Pros and cons. Multiple choice can be frustrating for students because it's all or nothing. Spend 10 minutes+ on question, make a small calculation error and end up with a zero. It's not a great format for a lot of questions.

They're also susceptible to old-school cheating - sharing answers. When I was in college, multiple choice exams were almost extinct because students would form groups and collect/share answers over the years.

You can solve that but it's a combinatorial explosion.

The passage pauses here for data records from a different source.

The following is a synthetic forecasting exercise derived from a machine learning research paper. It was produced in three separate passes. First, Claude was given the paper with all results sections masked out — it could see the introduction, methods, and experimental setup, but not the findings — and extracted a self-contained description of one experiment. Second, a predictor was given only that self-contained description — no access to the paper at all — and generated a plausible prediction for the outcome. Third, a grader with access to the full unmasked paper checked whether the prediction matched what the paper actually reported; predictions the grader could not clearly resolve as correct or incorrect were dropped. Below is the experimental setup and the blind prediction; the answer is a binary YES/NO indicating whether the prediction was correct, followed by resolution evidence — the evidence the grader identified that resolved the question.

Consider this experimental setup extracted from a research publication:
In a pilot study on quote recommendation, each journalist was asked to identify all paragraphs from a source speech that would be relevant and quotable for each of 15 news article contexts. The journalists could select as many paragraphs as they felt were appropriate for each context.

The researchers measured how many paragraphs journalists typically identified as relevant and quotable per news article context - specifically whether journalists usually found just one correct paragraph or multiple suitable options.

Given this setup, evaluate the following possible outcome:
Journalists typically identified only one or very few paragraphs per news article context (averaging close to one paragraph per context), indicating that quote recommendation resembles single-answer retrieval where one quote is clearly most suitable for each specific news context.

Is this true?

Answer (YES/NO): NO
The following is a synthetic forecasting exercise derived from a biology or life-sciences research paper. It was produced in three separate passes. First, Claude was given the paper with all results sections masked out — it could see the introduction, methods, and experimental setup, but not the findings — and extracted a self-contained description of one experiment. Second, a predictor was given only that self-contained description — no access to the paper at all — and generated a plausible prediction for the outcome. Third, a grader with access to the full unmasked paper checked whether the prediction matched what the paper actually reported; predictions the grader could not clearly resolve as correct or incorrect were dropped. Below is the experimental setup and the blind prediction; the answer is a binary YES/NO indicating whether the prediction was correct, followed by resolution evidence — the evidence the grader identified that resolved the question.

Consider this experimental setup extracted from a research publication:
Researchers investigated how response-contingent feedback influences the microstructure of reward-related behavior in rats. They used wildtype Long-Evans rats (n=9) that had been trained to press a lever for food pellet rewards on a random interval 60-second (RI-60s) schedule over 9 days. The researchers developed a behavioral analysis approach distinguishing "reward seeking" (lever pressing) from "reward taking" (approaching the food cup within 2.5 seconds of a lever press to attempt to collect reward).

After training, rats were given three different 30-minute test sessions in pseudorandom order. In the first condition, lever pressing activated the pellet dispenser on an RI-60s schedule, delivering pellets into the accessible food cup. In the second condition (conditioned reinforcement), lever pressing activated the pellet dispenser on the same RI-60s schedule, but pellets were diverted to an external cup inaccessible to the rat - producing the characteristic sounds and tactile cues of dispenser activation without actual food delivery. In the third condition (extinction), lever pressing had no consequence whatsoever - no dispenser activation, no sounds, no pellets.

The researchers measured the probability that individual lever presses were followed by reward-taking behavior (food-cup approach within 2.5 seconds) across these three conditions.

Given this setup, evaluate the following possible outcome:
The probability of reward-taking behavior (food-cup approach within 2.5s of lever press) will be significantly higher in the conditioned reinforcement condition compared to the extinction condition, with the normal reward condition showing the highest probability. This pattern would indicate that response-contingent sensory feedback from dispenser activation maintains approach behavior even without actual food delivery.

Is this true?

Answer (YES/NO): NO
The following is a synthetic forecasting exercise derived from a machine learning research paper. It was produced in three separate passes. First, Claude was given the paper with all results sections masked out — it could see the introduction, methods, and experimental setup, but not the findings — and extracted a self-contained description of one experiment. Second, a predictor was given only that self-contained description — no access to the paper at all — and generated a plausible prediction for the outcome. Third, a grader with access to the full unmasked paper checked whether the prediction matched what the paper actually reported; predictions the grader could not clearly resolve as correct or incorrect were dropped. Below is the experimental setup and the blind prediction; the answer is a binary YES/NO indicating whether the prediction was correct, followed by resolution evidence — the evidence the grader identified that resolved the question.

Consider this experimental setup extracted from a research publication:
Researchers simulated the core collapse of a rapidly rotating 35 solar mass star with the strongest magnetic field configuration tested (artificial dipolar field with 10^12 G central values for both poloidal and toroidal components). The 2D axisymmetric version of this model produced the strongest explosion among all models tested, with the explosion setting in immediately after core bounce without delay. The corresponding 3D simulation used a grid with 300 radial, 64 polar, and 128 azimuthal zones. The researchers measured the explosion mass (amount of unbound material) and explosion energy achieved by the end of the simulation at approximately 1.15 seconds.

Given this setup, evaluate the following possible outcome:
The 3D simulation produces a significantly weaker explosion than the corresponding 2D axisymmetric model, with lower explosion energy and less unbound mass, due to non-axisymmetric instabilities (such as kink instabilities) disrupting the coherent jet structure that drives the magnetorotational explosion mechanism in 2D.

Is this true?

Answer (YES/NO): NO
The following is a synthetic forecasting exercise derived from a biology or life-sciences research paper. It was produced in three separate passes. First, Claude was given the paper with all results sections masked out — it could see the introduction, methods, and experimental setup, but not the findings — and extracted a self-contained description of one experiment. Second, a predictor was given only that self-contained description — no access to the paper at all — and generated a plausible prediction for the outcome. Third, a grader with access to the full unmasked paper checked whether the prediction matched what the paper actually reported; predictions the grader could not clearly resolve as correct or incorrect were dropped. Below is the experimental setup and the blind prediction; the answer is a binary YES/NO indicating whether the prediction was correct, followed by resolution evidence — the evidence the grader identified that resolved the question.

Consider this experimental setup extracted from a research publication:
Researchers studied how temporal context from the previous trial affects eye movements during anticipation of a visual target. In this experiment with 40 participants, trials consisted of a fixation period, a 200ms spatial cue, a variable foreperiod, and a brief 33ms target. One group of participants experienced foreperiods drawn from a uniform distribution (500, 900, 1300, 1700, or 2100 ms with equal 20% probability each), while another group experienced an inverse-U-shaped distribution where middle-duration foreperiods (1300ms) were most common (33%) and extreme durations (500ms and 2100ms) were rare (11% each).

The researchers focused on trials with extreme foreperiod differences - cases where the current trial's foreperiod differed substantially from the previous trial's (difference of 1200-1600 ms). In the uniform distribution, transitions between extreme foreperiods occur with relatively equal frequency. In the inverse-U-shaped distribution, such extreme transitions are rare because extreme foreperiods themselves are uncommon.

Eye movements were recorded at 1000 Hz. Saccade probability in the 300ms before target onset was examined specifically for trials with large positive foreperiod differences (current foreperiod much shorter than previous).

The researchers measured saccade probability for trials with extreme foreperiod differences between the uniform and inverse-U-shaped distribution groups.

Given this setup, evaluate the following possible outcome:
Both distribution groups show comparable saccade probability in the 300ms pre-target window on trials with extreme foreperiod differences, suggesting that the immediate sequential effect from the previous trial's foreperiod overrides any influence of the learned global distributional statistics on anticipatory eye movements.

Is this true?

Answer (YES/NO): NO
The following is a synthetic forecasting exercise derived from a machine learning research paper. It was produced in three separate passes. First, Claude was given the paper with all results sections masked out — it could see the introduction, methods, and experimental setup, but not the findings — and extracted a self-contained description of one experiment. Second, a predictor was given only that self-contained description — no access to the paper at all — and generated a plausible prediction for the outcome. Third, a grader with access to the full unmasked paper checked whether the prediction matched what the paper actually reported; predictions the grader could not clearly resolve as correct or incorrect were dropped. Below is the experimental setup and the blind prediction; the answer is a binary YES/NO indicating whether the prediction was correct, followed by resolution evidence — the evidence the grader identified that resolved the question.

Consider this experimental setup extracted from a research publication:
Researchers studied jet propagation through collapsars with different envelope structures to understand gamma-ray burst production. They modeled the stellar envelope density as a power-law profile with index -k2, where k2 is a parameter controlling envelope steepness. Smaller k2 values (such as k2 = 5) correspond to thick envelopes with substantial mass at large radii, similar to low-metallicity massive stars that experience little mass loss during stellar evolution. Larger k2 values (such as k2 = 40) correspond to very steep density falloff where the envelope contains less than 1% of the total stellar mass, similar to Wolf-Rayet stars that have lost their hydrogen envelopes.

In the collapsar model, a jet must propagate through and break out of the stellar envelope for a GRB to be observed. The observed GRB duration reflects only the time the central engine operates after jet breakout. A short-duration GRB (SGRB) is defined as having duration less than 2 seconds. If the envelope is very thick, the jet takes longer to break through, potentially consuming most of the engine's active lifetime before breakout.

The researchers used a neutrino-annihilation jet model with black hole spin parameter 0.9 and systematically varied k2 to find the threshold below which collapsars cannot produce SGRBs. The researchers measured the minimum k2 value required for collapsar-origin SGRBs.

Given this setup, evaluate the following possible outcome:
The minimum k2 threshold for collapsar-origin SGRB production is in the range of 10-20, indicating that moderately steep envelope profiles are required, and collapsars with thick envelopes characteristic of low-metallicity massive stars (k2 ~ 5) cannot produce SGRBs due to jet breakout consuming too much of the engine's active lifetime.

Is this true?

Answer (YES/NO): NO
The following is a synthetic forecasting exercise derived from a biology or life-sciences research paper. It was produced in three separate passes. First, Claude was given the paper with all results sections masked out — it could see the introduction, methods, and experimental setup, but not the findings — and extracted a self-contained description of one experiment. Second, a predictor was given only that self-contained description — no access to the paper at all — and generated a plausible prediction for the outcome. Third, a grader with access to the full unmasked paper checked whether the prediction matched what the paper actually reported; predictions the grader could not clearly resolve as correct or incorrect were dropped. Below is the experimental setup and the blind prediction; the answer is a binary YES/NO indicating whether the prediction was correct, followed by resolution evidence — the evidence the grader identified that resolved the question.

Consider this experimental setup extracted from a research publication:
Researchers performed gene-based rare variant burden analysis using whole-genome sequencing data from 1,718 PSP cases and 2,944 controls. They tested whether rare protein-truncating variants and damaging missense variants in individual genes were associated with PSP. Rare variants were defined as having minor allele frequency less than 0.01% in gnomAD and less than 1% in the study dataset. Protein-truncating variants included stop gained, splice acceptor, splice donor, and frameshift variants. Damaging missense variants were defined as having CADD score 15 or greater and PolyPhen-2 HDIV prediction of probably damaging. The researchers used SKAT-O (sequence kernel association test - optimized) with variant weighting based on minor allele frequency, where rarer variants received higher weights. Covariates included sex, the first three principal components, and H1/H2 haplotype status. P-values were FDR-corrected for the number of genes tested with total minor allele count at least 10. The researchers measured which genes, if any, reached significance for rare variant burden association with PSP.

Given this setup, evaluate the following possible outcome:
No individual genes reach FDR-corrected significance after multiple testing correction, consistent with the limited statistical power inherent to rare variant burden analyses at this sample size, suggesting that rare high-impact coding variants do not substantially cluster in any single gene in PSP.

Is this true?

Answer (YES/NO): NO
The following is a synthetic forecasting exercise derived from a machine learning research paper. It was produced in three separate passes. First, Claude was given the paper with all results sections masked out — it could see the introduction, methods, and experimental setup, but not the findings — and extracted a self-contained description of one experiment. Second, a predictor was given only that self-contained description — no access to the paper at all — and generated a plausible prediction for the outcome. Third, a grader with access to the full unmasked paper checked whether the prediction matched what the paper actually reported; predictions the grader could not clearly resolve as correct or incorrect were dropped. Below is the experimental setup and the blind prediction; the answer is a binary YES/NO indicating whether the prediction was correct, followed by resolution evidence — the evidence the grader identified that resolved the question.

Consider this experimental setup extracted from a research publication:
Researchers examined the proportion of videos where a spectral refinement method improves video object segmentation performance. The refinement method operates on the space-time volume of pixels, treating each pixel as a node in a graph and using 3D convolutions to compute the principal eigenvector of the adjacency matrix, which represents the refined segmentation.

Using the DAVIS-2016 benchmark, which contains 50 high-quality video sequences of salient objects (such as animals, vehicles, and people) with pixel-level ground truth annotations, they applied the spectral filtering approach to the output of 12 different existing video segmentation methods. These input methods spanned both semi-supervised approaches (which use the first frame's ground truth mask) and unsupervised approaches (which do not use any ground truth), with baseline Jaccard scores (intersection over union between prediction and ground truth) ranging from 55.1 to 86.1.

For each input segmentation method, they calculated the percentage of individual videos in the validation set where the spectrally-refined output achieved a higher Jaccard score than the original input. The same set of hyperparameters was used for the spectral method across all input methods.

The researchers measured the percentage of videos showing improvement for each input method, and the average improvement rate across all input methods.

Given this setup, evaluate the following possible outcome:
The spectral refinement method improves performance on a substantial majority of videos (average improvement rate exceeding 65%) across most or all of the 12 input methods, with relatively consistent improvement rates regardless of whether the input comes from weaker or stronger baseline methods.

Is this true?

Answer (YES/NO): NO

A long time ago, when I handed out exams, for each question, I used to program my exam questions into a generator that produced both not-entirely-identical questions for each student (typically, only the numeric values changed) and the matching answers for whoever was in charge of assessing.

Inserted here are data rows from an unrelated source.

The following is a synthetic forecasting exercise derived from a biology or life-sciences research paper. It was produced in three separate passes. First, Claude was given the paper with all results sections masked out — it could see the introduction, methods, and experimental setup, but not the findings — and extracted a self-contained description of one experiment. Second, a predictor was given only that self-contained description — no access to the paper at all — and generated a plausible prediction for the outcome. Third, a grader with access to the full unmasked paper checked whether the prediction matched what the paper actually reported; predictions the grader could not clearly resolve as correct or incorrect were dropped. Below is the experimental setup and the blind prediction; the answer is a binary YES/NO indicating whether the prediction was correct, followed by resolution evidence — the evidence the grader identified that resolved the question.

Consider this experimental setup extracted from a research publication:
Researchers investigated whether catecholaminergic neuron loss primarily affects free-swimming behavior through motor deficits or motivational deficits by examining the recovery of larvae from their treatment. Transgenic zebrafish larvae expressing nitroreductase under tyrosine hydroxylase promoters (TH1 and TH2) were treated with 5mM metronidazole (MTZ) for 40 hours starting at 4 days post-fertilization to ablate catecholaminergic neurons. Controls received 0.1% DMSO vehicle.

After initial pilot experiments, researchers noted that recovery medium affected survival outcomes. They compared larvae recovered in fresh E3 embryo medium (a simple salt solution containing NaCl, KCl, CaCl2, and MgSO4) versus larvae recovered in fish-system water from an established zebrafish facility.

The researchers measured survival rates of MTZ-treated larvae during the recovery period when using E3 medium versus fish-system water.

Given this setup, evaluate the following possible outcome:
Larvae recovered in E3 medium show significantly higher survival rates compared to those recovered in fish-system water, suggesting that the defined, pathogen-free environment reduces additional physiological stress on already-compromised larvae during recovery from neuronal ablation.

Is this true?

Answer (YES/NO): NO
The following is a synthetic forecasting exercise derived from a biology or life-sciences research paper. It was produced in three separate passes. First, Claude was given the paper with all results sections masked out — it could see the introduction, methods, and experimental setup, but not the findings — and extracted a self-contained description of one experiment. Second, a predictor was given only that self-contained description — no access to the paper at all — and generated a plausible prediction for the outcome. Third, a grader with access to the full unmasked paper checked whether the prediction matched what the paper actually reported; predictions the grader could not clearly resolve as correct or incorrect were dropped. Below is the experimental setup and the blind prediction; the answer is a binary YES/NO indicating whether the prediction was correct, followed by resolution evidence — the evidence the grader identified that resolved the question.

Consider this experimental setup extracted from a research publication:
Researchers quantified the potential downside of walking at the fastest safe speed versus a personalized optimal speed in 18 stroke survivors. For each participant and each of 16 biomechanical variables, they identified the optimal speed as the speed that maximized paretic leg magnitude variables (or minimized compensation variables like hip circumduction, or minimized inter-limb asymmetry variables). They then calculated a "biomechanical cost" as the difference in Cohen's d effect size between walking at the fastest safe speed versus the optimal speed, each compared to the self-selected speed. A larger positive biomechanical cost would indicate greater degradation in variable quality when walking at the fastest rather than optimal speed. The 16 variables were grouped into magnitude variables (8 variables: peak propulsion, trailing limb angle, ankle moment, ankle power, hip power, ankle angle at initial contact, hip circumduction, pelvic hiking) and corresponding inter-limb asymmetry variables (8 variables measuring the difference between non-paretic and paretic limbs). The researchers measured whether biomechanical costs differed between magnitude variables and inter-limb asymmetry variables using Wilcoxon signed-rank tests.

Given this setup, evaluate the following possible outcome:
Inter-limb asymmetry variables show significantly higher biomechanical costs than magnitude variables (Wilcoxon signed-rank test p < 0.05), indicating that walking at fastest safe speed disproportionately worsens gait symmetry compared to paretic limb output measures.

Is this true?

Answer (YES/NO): YES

That was a bit time-consuming, of course.


For large classes or test questions used over multiple years, you need to take care that the answers are not shared. It means having large question banks which will be slowly collected. A good question can take a while to design, and it can be leaked very easily.

Scantron and a #2 pencil.

Stanford started doing 15 minute exams with ~12 questions to combat LLM use. OTOH I got a final project feedback from them that was clearly done by an LLM :shrug:

> I got a final project feedback from them that was clearly done by an LLM

I've heard of this and have been offered "pre-prepared written feedback banks" for questions, but I write all of my feedback from scratch every time. I don't think students should have their work marked by an LLM or feedback given via an LLM.

An LLM could have a place in modern marking, though. A student submits a piece of work and you may have some high level questions:

1. Is this the work of an LLM?

2. Is this work replicated elsewhere?

3. Is there evidence of poor writing in this work?

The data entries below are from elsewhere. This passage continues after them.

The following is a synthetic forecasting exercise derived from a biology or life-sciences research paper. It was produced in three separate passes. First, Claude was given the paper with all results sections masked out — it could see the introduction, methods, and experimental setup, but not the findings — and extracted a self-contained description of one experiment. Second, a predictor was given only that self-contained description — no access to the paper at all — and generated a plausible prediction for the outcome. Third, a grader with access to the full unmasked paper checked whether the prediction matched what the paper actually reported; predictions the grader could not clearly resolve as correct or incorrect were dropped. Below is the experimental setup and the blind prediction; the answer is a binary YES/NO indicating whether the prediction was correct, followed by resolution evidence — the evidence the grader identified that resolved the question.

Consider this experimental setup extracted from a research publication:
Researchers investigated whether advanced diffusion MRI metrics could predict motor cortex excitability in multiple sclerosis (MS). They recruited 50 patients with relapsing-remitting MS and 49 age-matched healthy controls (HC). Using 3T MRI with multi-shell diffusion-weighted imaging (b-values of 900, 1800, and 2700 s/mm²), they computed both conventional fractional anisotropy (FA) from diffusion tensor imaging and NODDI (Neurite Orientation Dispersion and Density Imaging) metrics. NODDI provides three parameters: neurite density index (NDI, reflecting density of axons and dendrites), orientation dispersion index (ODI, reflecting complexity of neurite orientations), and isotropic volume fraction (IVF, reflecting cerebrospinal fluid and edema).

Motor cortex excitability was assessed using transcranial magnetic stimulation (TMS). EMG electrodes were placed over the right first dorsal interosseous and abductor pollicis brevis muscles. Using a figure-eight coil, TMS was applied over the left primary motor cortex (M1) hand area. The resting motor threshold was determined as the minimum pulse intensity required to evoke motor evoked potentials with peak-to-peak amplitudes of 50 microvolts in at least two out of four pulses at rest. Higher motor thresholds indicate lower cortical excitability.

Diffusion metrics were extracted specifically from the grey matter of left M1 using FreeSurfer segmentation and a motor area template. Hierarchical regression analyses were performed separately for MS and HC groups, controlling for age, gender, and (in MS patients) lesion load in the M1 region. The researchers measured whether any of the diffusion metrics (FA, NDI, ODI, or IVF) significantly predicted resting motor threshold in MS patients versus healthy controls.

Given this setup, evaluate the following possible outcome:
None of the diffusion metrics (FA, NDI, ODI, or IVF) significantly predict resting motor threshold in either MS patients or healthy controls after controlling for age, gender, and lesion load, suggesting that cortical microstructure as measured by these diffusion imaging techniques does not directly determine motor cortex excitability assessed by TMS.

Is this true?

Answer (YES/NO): NO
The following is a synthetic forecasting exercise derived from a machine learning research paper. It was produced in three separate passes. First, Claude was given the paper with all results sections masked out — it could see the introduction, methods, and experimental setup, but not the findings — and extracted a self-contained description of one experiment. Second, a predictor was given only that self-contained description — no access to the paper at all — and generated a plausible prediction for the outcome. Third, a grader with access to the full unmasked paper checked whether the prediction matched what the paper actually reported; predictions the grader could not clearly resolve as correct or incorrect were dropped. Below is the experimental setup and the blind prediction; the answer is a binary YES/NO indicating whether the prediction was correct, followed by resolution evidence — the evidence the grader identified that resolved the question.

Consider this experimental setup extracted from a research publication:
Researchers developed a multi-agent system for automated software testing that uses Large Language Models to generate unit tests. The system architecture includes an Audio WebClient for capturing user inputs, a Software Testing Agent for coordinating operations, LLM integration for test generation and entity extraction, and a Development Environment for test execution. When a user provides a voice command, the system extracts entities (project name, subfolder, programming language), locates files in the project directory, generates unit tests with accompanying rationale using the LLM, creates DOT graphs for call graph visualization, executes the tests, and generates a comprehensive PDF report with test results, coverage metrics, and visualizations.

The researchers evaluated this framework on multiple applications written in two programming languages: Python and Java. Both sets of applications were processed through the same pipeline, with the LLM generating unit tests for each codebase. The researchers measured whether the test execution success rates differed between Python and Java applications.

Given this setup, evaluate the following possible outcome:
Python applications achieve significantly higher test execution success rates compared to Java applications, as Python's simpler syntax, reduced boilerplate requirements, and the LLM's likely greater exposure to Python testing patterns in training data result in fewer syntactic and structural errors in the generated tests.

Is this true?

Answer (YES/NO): YES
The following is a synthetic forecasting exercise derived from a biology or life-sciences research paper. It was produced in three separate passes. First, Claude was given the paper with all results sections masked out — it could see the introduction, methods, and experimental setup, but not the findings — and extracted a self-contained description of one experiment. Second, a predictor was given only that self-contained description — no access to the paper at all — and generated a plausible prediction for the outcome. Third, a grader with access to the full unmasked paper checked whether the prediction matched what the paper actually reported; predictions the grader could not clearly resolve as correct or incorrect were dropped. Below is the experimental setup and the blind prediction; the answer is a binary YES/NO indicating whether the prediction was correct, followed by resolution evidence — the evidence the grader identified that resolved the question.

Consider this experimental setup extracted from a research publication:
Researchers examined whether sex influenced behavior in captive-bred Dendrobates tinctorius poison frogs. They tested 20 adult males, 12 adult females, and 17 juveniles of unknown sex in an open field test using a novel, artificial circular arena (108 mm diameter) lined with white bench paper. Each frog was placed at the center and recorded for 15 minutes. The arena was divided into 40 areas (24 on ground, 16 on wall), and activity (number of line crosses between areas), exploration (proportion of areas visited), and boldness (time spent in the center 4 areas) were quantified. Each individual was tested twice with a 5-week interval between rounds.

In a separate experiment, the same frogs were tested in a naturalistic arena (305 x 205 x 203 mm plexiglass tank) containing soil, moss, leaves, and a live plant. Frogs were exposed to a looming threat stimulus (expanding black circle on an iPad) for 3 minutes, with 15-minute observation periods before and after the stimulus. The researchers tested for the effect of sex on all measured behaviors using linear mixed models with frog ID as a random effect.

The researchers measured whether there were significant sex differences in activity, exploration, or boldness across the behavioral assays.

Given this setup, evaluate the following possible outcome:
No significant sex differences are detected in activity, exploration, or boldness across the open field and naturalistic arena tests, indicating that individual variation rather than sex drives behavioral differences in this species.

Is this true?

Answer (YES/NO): YES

4. Are there examples where the project is inconsistent or nonsensical?

And then the LLM could point to areas of interest for the marker to check. This wouldn't be to replace a full read, but would be the equivalent of passing a report to a colleague and saying "is there anything you think I missed here?".


> Some students have terrible handwriting.

Then they should have points deducted for that. Effective communication of answers is part of any exam.


> Then they should have points deducted for that. Effective communication of answers is part of any exam.

Agreed. Then let me type my answers out like any reasonable person would do.

For reference…

For my last written blue book exam (in grad school) in the 90s, the professor insisted on blue books and handwriting.

I asked if I could type my answers or hand write my answers in the blue books and later type them out for her (with the blue book being the original source).

I told her point blank that my “clean” handwriting was produced at about a third of the speed that I can type, and that my legible chicken scratch was at about 80% of my typing rate. I hadn’t handwritten anything longer than a short note in over 5 years. She insisted that she could read any handwriting, and she wasn’t tech savvy enough to monitor any potential cheating in real time (which I think was accurate and fair).

I ended up writing my last sentence as the time ran out. I got an A+ on the exam and a comment about one of my answers being one of the best and most original that she had read. She also said that I would be allowed to type out my handwritten blue book tests if I took her other class.

All of this is to say that I would have been egregiously misgraded if “clean handwriting” had been a requirement. There is absolutely no reason to put this burden on people, especially as handwriting has become even less relevant since that exam I took in the 90s.


I personally don't believe that terrible handwriting should have any hold over a computer science student.

Doctors (medicine) get away with it.

> Then they should have points deducted for that. Effective communication of answers is part of any exam.

...even when it's for a medical reason?


I was in university around the same time. While there I saw a concerted effort to push online courses. Professors would survey students fishing for interest. It was unpopular. To me the motivation seemed clear: charge the same or more for tuition, but reduce opex. Maybe even admit more students to just have then be remote. It watered down the value of the degree while working towards a worse product. Why would a nonprofit public university be working on maximizing profit?

Online courses are also increases admin overhead.

Universities aren’t profit maximizing. They are admin maximizing. Admin are always looking to expand admins budget. Professors, classrooms, facilities all divert money away from admin and they don’t want to pay it unless they have to.

Also applies to hospitals in USA.


> Why would a nonprofit public university be working on maximizing profit?

Because 'nonprofit' is only in reference to the legal entity, not the profit-seeking people working there? There is still great incentive to increase profitability.


You're thinking of not-for-profit. Non-profits do not seek increased profitability in the same way since it's expected (mandated?) they don't have any.

I'm not thinking of either. The profit-seeking people looking to increase their profitability spoken of are neither non-profits nor not-for-profits.

So they can educate more students? Many university classes are lecture only with 200+ students in the class and no direct interactions with profs. Those courses might was well be online.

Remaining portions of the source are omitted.